See other Blog articles filed in ‘Martin Roberts' "My home from home"’ written by Martin Roberts
   
Join us back in July 2013, when Practical Caravan columnist and Homes under the Hammer star Martin Roberts came clean about a slight towing, ahem, incident

So my big question at the moment is, “Am I any good at towing?” The thing is, I think I am, but recent history (and a friend’s gatepost) would suggest otherwise.

I’m pretty good at straight lines; it’s just turning and going backwards that are up for debate. So as long as I just go up and down the M5 I should be fine. Given that I hope to explore further this summer, I’m beginning to think a towing course might be in order.

I’m not a bad driver. It’s just that towing a 20ft caravan is a different kettle of fish to driving a car without one. And to be frank, it ain’t as easy as it looks.

Take garage forecourts, for instance. They are a minefield of potential hazards, to such a degree that I come out in a cold sweat whenever I pass them. You have to navigate into them, work out if the canopy is high enough and then carefully berth alongside the pump. As for pulling away from the pumps – nightmare! Who’d have imagined the damage you can cause if you turn either way too soon?

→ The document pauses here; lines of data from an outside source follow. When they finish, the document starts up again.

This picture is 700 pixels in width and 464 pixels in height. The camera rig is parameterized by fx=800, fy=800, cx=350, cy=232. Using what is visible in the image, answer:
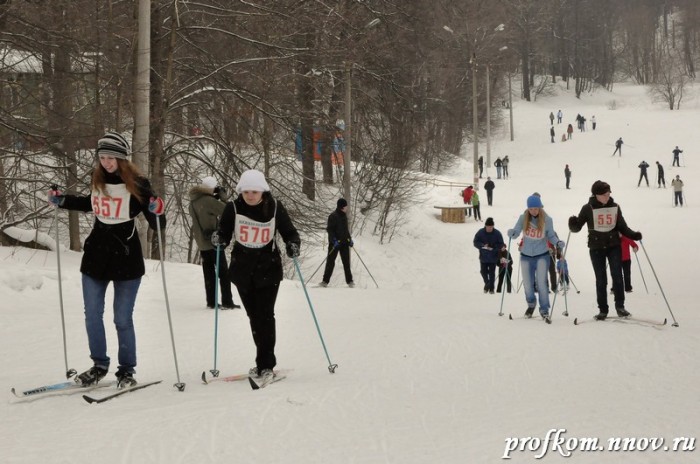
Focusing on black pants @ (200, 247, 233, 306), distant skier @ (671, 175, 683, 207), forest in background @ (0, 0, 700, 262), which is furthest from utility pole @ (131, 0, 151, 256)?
distant skier @ (671, 175, 683, 207)

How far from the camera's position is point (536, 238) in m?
10.4

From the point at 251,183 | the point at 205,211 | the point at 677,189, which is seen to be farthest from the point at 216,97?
the point at 677,189

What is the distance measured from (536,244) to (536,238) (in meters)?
0.10

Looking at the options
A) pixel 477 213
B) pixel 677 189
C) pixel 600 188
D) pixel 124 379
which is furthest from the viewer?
pixel 477 213

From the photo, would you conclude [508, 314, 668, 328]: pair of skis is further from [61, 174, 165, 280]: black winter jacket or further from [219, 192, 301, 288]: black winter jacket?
[61, 174, 165, 280]: black winter jacket

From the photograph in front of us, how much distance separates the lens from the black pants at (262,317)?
643 cm

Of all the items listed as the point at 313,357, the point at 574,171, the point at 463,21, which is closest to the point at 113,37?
the point at 313,357

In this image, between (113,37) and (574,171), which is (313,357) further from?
(574,171)

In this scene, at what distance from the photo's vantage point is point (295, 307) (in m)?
11.8

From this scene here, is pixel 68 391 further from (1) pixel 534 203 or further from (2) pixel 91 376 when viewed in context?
(1) pixel 534 203

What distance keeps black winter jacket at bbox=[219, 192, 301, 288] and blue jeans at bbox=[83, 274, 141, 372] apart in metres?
0.77

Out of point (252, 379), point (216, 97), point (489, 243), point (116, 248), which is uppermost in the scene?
point (216, 97)

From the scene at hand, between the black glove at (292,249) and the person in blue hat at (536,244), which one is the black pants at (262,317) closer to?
the black glove at (292,249)

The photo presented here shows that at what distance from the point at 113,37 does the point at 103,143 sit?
966 centimetres
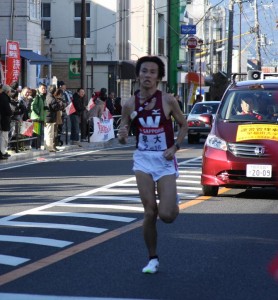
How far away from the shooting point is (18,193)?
17.2 m

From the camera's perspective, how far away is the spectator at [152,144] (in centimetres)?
934

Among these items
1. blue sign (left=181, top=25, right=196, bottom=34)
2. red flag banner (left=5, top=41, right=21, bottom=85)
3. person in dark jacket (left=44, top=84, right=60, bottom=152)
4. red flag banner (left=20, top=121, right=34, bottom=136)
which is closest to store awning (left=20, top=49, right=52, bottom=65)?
red flag banner (left=5, top=41, right=21, bottom=85)

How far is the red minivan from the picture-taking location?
53.1 feet

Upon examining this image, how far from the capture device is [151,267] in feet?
30.8

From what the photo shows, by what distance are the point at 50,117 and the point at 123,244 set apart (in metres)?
17.6

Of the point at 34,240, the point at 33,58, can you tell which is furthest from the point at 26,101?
the point at 34,240

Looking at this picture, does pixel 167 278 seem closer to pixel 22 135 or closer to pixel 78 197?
pixel 78 197

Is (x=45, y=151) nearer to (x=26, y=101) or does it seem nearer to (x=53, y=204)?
(x=26, y=101)

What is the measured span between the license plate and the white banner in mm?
18706

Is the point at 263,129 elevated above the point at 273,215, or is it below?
above

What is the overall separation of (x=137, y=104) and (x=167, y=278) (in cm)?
157

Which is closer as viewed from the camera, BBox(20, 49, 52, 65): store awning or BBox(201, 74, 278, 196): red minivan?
BBox(201, 74, 278, 196): red minivan

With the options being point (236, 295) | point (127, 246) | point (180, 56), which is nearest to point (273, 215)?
point (127, 246)

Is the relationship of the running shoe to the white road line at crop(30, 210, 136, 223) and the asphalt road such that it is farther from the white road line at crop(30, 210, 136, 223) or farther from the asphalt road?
the white road line at crop(30, 210, 136, 223)
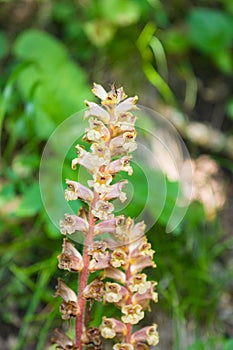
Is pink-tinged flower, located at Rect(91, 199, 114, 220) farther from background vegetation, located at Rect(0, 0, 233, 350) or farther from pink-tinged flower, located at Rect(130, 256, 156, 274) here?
background vegetation, located at Rect(0, 0, 233, 350)

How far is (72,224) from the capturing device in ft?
5.16

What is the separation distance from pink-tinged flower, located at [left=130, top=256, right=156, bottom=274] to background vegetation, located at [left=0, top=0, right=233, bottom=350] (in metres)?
0.64

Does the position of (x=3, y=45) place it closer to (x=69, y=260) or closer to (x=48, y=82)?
(x=48, y=82)

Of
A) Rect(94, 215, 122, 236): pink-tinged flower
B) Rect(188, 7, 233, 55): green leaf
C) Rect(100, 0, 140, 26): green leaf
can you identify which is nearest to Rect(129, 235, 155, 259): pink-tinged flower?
Rect(94, 215, 122, 236): pink-tinged flower

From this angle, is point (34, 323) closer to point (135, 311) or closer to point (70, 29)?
point (135, 311)

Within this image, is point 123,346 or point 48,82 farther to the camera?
point 48,82

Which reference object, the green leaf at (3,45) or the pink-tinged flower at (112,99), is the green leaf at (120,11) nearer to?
the green leaf at (3,45)

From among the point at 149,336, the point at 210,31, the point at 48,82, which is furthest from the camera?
the point at 210,31

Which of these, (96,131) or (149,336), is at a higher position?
(96,131)

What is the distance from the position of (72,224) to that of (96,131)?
9.2 inches

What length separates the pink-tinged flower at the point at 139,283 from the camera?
5.46ft

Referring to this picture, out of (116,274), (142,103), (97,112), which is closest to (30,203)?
(116,274)

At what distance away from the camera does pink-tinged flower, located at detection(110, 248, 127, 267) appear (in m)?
1.64

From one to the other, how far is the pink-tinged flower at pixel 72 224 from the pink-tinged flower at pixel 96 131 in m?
0.20
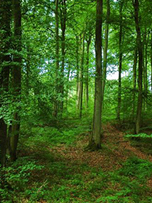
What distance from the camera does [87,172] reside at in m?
7.02

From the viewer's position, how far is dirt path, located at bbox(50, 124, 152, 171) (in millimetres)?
8148

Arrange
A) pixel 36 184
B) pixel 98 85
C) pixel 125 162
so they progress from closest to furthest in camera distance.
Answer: pixel 36 184, pixel 125 162, pixel 98 85

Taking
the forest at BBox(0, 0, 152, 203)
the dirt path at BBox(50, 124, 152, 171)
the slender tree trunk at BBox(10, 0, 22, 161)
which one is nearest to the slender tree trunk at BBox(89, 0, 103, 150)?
the forest at BBox(0, 0, 152, 203)

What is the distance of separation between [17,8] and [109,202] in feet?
22.1

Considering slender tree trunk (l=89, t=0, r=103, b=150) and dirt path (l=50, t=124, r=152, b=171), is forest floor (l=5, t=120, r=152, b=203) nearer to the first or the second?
dirt path (l=50, t=124, r=152, b=171)

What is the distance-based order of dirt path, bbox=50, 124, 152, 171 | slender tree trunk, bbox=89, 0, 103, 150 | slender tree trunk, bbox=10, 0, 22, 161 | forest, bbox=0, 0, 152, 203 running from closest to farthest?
forest, bbox=0, 0, 152, 203 < slender tree trunk, bbox=10, 0, 22, 161 < dirt path, bbox=50, 124, 152, 171 < slender tree trunk, bbox=89, 0, 103, 150

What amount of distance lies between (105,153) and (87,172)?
253 cm

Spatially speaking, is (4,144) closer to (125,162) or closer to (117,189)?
(117,189)

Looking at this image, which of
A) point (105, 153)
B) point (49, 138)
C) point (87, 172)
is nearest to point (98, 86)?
point (105, 153)

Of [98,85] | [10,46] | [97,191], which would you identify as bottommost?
[97,191]

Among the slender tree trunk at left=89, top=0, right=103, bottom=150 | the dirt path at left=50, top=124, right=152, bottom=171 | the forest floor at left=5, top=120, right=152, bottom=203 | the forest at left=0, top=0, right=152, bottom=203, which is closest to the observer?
the forest at left=0, top=0, right=152, bottom=203

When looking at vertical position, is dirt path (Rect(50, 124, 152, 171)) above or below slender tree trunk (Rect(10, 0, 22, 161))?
below

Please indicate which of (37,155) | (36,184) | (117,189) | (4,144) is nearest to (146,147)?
(117,189)

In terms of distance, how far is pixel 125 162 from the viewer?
8102mm
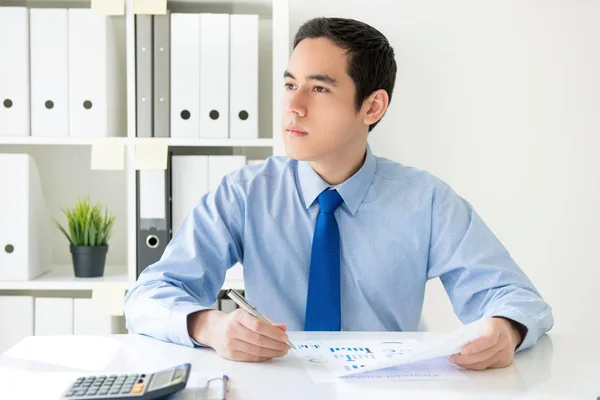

It’s this whole ‘pivot principle’ – it just doesn’t seem logical at times. You turn the car to the right, and somewhere in a different time zone at the rear of your articulated ensemble, the back of the van swings to the left. Whaaa...?!

That’s how I wrote off our previous caravan, a Bailey Pageant Auvergne. We were staying at a friend’s house near Plymouth and the idea was to park in their front garden. All that was in the way of this gloriously sensible idea was a (I’d say ‘very’, others would say ‘not at all’) narrow gate. I got through OK with the car and was proud of myself. But then I made the destructive and expensive mistake of turning the car too soon, causing the van to pivot prematurely while still within the confines of the gate orifice and impale itself on the exposed gatepost brackets.

“Funny – it’s a bit slippery,” I remember saying to myself as I piled on the revs to try to pull us out of what I thought was a dip in the track. The words ‘tin opener’ (along with a few unprintable expletives) sprang to mind to describe the effect it had on the van’s aluminium-skinned sidewall. I looked in horror through the wing mirror at my not-so-aerodynamically restyled caravan.

What to do? My limited experience prevented my brain from suggesting any sensible course of action, so I resorted to that age-old ‘bloke’ solution of brute force and maximum four-wheel drive. Backwards and forwards I went, desperately trying to free the impaled van. Bystanders shouted. My wife cried. The dogs cowered. But things only got worse.

Eventually a ‘do or die’ rev of the engine later, and we were catapulted to freedom. Sadly, the caravan was damaged beyond repair and at the moment, so is my pride. I think I really do need to invest in a towing course. My wife and kids think so, too.